=== DIRECTIONS ===
Please copy every one of the records below word for word, keeping each line unchanged and in the same order.

=== SUPPLIED INFORMATION ===
::::

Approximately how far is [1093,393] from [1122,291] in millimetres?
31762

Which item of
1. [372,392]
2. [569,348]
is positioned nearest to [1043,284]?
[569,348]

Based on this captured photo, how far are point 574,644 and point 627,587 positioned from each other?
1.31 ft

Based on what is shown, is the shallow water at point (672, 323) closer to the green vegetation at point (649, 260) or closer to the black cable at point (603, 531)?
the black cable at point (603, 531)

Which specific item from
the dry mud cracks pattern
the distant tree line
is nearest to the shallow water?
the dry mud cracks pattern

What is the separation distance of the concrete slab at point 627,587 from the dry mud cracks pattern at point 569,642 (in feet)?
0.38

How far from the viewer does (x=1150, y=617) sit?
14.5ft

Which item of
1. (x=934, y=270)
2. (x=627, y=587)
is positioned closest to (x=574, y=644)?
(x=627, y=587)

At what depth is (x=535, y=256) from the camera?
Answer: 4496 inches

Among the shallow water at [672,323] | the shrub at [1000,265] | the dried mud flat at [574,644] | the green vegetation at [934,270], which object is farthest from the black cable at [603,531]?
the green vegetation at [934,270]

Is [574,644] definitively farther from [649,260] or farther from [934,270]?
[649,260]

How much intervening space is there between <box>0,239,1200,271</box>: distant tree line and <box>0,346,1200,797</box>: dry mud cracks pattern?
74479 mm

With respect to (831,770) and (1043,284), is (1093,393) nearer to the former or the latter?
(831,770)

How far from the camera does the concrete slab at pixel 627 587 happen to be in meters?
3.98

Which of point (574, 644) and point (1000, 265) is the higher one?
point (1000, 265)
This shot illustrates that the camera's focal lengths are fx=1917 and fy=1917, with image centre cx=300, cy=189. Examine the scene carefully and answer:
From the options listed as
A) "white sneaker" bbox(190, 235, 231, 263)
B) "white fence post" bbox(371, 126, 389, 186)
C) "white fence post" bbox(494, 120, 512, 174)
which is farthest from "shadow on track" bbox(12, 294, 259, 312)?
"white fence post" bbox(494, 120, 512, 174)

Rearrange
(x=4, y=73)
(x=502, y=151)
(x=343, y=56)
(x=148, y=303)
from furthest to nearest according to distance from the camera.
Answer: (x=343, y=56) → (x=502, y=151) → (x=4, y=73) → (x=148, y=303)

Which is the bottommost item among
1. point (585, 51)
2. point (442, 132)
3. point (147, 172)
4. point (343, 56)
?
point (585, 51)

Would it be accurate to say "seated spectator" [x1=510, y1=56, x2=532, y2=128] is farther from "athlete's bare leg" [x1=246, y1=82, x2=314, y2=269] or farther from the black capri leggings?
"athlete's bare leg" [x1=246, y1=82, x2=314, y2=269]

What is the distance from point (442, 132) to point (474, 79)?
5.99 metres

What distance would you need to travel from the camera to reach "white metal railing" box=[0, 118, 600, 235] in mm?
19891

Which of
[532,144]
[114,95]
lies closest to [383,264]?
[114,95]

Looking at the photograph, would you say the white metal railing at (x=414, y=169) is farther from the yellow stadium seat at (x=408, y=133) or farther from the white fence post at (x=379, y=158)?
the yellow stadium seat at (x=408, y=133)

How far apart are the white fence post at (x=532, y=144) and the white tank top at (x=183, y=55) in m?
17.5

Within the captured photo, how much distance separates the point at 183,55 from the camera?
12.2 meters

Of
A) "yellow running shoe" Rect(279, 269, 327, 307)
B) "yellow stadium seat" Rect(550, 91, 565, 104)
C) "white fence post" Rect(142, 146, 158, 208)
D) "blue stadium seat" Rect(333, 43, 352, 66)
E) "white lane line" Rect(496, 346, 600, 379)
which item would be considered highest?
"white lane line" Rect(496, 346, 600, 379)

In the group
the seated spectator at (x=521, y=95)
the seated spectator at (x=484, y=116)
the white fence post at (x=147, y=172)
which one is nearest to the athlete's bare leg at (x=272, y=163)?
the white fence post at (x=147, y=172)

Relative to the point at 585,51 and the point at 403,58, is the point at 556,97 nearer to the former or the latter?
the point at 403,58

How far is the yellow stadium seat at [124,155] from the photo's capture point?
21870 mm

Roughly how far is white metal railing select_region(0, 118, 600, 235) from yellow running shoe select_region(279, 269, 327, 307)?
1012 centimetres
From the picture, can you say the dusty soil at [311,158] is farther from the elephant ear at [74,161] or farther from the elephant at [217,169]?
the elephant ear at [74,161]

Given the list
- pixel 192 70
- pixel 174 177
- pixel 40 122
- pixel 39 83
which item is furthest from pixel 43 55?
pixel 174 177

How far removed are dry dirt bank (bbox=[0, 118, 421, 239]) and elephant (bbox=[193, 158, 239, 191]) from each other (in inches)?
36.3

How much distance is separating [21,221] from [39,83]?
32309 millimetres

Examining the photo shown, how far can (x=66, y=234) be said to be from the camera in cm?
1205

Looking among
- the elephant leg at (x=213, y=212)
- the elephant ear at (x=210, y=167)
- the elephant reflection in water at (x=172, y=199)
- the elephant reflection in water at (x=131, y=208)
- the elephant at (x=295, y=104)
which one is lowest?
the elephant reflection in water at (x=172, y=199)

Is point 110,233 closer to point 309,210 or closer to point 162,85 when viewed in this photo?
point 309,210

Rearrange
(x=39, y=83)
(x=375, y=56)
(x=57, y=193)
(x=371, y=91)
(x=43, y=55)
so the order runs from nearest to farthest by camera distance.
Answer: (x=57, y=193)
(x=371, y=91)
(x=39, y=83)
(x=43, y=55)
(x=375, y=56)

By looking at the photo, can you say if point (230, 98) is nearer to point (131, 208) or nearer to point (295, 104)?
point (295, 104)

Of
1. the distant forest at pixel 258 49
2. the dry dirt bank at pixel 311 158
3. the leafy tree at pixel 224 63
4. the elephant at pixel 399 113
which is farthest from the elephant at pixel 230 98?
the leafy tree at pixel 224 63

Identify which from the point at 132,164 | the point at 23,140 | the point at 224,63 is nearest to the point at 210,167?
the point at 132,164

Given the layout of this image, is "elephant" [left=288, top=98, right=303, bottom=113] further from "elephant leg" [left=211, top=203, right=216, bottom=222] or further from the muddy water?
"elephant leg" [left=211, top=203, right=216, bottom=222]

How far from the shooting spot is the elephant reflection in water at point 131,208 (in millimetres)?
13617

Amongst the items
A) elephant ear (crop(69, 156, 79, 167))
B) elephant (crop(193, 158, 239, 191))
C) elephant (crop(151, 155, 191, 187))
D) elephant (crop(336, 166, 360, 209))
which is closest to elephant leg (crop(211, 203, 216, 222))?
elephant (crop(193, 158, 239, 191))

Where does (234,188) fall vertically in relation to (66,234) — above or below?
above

::::

=== TASK OUTPUT ===
Approximately how far is [1093,393] from [1122,291] in millimetres?
31762

Which item of
1. [372,392]
2. [569,348]
is positioned nearest to [1043,284]?
[569,348]

Based on this captured photo, how far are point 574,644 and point 627,587 positioned from each other?
1.31 ft

Based on what is shown, is the shallow water at point (672, 323) closer to the green vegetation at point (649, 260) or closer to the black cable at point (603, 531)?
the black cable at point (603, 531)

Which specific item from
the dry mud cracks pattern
the distant tree line
is nearest to the shallow water?
the dry mud cracks pattern

What is the separation distance of the concrete slab at point 627,587 from the dry mud cracks pattern at point 569,642 (in feet)?
0.38

How far from the viewer does (x=1150, y=617) sit?
14.5ft

Which item of
1. (x=934, y=270)
2. (x=627, y=587)
is positioned closest to (x=574, y=644)?
(x=627, y=587)

At what depth is (x=535, y=256) from the camera?
Answer: 4496 inches

Among the shallow water at [672,323] | the shrub at [1000,265] | the dried mud flat at [574,644] | the green vegetation at [934,270], which object is farthest from the black cable at [603,531]?
the green vegetation at [934,270]

Is [574,644] definitively farther from [649,260] or farther from [934,270]?
[649,260]

How much intervening space is there between <box>0,239,1200,271</box>: distant tree line and <box>0,346,1200,797</box>: dry mud cracks pattern?
74479 mm

With respect to (831,770) and (1043,284), is (1093,393) nearer to the former or the latter?
(831,770)

How far from the camera does the concrete slab at pixel 627 587 happen to be in meters?
3.98

Which of point (574, 644) and point (1000, 265) is the higher one?
point (1000, 265)
This shot illustrates that the camera's focal lengths are fx=1917 and fy=1917, with image centre cx=300, cy=189. Examine the scene carefully and answer:
From the options listed as
A) "white sneaker" bbox(190, 235, 231, 263)
B) "white fence post" bbox(371, 126, 389, 186)
C) "white fence post" bbox(494, 120, 512, 174)
which is farthest from "shadow on track" bbox(12, 294, 259, 312)?
"white fence post" bbox(494, 120, 512, 174)

Rearrange
(x=4, y=73)
(x=502, y=151)
(x=343, y=56)
(x=148, y=303)
from furthest to nearest according to distance from the camera.
Answer: (x=343, y=56) → (x=502, y=151) → (x=4, y=73) → (x=148, y=303)

Which is the bottommost item among
1. point (585, 51)
2. point (442, 132)
3. point (147, 172)
4. point (343, 56)
?
point (585, 51)

Would it be accurate to say "seated spectator" [x1=510, y1=56, x2=532, y2=128] is farther from "athlete's bare leg" [x1=246, y1=82, x2=314, y2=269] or farther from the black capri leggings?
"athlete's bare leg" [x1=246, y1=82, x2=314, y2=269]

What is the distance from point (442, 132) to point (474, 79)?
5.99 metres

What distance would you need to travel from the camera to reach "white metal railing" box=[0, 118, 600, 235] in mm?
19891

Which of
[532,144]
[114,95]
lies closest to [383,264]?
[114,95]

Looking at the photograph, would you say the white metal railing at (x=414, y=169) is farther from the yellow stadium seat at (x=408, y=133) or farther from the white fence post at (x=379, y=158)?
the yellow stadium seat at (x=408, y=133)

How far apart are the white fence post at (x=532, y=144) and the white tank top at (x=183, y=55) in m?
17.5

Within the captured photo, how much distance separates the point at 183,55 from the camera?
12.2 meters

Of
A) "yellow running shoe" Rect(279, 269, 327, 307)
B) "yellow stadium seat" Rect(550, 91, 565, 104)
C) "white fence post" Rect(142, 146, 158, 208)
D) "blue stadium seat" Rect(333, 43, 352, 66)
E) "white lane line" Rect(496, 346, 600, 379)
which item would be considered highest?
"white lane line" Rect(496, 346, 600, 379)

In the group
the seated spectator at (x=521, y=95)
the seated spectator at (x=484, y=116)
the white fence post at (x=147, y=172)
which one is nearest to the athlete's bare leg at (x=272, y=163)?
the white fence post at (x=147, y=172)

Relative to the point at 585,51 and the point at 403,58, is the point at 556,97 nearer to the former or the latter?
the point at 403,58

How far is the yellow stadium seat at [124,155] from the photo's capture point?
21870 mm

Roughly how far is white metal railing select_region(0, 118, 600, 235) from yellow running shoe select_region(279, 269, 327, 307)?
1012 centimetres
From the picture, can you say the dusty soil at [311,158] is farther from the elephant ear at [74,161] or farther from the elephant at [217,169]?
the elephant ear at [74,161]

Given the list
- pixel 192 70
- pixel 174 177
- pixel 40 122
- pixel 39 83
which item is furthest from pixel 43 55?
pixel 174 177

How far removed are dry dirt bank (bbox=[0, 118, 421, 239]) and elephant (bbox=[193, 158, 239, 191]) from each other (in inches)?
36.3

How much distance is separating [21,221] from [39,83]?
32309 millimetres

Examining the photo shown, how far can (x=66, y=234) be said to be from the camera in cm?
1205

Looking among
- the elephant leg at (x=213, y=212)
- the elephant ear at (x=210, y=167)
- the elephant reflection in water at (x=172, y=199)
- the elephant reflection in water at (x=131, y=208)
- the elephant at (x=295, y=104)
which one is lowest?
the elephant reflection in water at (x=172, y=199)

Is point 110,233 closer to point 309,210 or closer to point 162,85 when viewed in this photo?
point 309,210

Rearrange
(x=39, y=83)
(x=375, y=56)
(x=57, y=193)
(x=371, y=91)
(x=43, y=55)
so the order runs from nearest to farthest by camera distance.
Answer: (x=57, y=193)
(x=371, y=91)
(x=39, y=83)
(x=43, y=55)
(x=375, y=56)

By looking at the photo, can you say if point (230, 98) is nearer to point (131, 208) or nearer to point (295, 104)?
point (295, 104)

Of
1. the distant forest at pixel 258 49
2. the dry dirt bank at pixel 311 158
3. the leafy tree at pixel 224 63
4. the elephant at pixel 399 113
which is farthest from the elephant at pixel 230 98?
the leafy tree at pixel 224 63

Identify which from the point at 132,164 | the point at 23,140 | the point at 224,63 is nearest to the point at 210,167?
the point at 132,164

Given the layout of this image, is "elephant" [left=288, top=98, right=303, bottom=113] further from "elephant leg" [left=211, top=203, right=216, bottom=222] or further from the muddy water?
"elephant leg" [left=211, top=203, right=216, bottom=222]

How far from the shooting spot is the elephant reflection in water at point 131,208 (in millimetres)?
13617

Amongst the items
A) elephant ear (crop(69, 156, 79, 167))
B) elephant (crop(193, 158, 239, 191))
C) elephant (crop(151, 155, 191, 187))
D) elephant (crop(336, 166, 360, 209))
which is closest to elephant leg (crop(211, 203, 216, 222))?
elephant (crop(193, 158, 239, 191))

Where does (234,188) fall vertically in relation to (66,234) — above or below?
above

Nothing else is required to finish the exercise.